Ilustrasi Pengungsi (IDN Times/Mardya Shakti)
Melansir dari Associated Press, penyelidikan di Libya ini menunjukkan penjaga pantai Libya yang dilatih Uni Eropa untuk mencegah migran melintasi mediterania telah melakukan pelanggaran kemanusian. Tempat penampungan migran dituduh telah melakukan penyiksaan dan kekerasan seksual.
Negara tersebut sering menjadi tempat transit para migran dari Afrika dan Timur Tengah yang ingin menuju Eropa untuk mengupayakan kehidupan yang lebih baik. Laporan itu menyampaikan Libya sejak 2016 telah mencegat 87 ribu migran, termasuk sekitar 7 ribu orang yang saat ini berada di penampungan yang dikelola oleh Departemen Pemberantasan Migrasi Ilegal.
Chaloka Beyani, seorang profesor hukum London School of Economics dari Zambia dan pakar hak asasi manusia PBB, yang terlibat dalam penyelidikan ini mengatakan kebijakan untuk mencegah para migran menuju Eropa telah berubah menjadi tindakan kekerasan.
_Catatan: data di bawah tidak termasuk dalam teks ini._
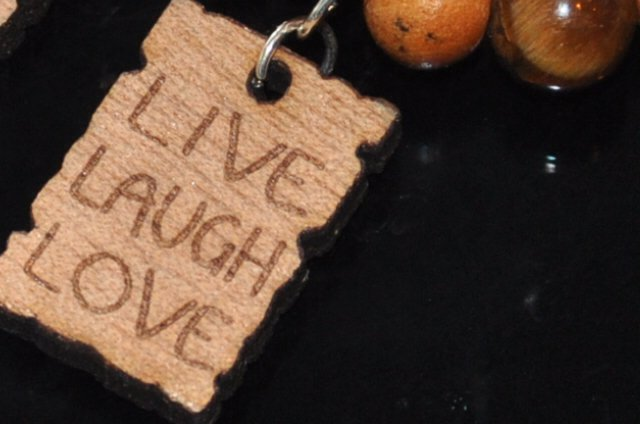 "Armband ""Live, Laugh, Love"""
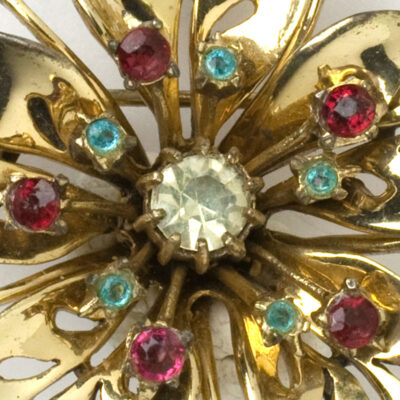 Close-up of Coro brooch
Sehari sebelum laporan ini dirilis, Organisasi Internasional untuk Migrasi PBB telah merilis sebuah laporan yang menunjukkan Libya pada hari Jumat telah melakukan tindakan keras pada migran dengan menahan 5.152 migran di kota Gargaresh, Libya barat. Jumlah itu diperkirakan akan meningkat.
Pihak berwenang telah mendistribusikan para migran ke pusat-pusat penampungan di ibu kota Tripoli, yang setidaknya ada 4.187 migran, termasuk 511 wanita dan 60 anak-anak, dikirim ke satu tempat yang menampung migran, tapi fasilitas itu diperkirakan telah melebihi kapasitas.